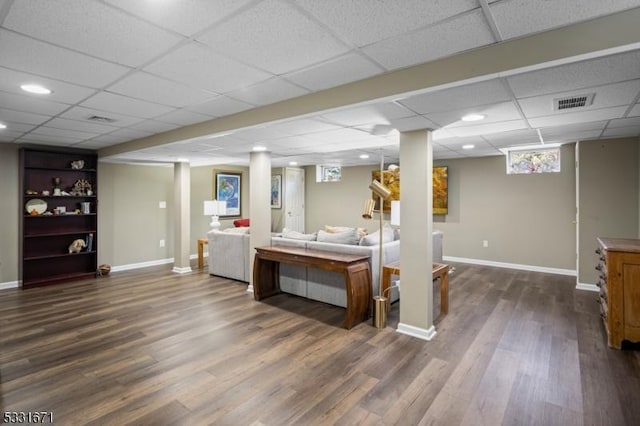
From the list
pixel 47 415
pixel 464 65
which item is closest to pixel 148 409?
pixel 47 415

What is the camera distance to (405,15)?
160cm

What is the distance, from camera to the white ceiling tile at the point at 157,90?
8.08 feet

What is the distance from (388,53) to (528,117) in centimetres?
206

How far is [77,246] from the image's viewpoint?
5.82 m

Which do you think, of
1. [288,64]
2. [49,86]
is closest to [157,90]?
[49,86]

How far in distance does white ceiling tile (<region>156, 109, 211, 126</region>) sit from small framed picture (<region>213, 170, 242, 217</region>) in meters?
4.51

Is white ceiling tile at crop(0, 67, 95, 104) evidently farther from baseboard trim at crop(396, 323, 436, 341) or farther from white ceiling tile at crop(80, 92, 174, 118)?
baseboard trim at crop(396, 323, 436, 341)

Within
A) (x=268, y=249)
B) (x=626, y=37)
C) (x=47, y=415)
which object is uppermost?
(x=626, y=37)

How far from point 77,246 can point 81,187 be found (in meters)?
1.05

+---+

EXERCISE: Print the entire listing above word for word, leaving out the picture.

CORRECT RESULT:
From the list
pixel 47 415
pixel 464 65
which item is closest to pixel 148 409?
pixel 47 415

What is the camera distance to (405,15)?
160cm

What is the distance, from camera to the white ceiling tile at the point at 157,90?
8.08 feet

What is the distance from (388,53) to (528,117) in centimetres?
206

How far is [77,246] from the image's viewpoint?
5.82 m

Which do you think, of
1. [288,64]
2. [49,86]
is closest to [157,90]?
[49,86]

How far in distance does white ceiling tile (<region>156, 109, 211, 126</region>) sit from small framed picture (<region>213, 170, 242, 217</region>) in meters?
4.51

Is white ceiling tile at crop(0, 67, 95, 104) evidently farther from baseboard trim at crop(396, 323, 436, 341) or farther from white ceiling tile at crop(80, 92, 174, 118)?
baseboard trim at crop(396, 323, 436, 341)

Within
A) (x=268, y=249)
B) (x=626, y=37)
C) (x=47, y=415)
which object is uppermost?
(x=626, y=37)

How far from point 77,246 can point 81,187 be found (in meters)?
1.05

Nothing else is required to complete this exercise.